"Yes, I do. And if you look a little farther, ought she to sacrifice the happiness of the man who loves her, in addition to her own?"

She blushed again, more deeply, and glanced away from him over the ragged garden steeped in the languorous peace of a summer sunset. "You see"--she hesitated--"I know nothing about--love." The word was spoken timidly, with modest reluctance.

"Sooner or later you are bound to learn its meaning," he said, controlling his impulse to declare that he would teach her. He recognised the risk of precipitancy; she must not be alarmed. As it was, she turned uneasily aside avoiding his gaze; said they ought to go back, it was getting late, Mrs. Coventry would be waiting for him; nervously polite little sentences.

In silence he followed her along the path that led to the door in the garden wall, noting the grace of her slender form, the glint of the curls that lay on her neck, the cream of the skin beneath the curls.

When they arrived at the door he said abruptly:

"I watched you go through here that morning. You had no hat on, and you were singing a hymn."

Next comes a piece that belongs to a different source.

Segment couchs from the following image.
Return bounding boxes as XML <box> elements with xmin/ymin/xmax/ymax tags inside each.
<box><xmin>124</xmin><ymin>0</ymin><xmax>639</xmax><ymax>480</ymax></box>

He was trying to close the door that was warped and stiff, so he missed the puzzled astonishment in her eyes.

"But how could you have seen me? It was ever so long before you came to the house."

"It was why I came to the house." He banged the door impatiently and faced her. "It was why I came back," he added with emphasis. Colour flooded Rafella's face; he thought how adorably she blushed.

"Oh," she gasped; "but I thought it was because of a stone in your horse's shoe. Didn't you tell the truth?" she questioned severely.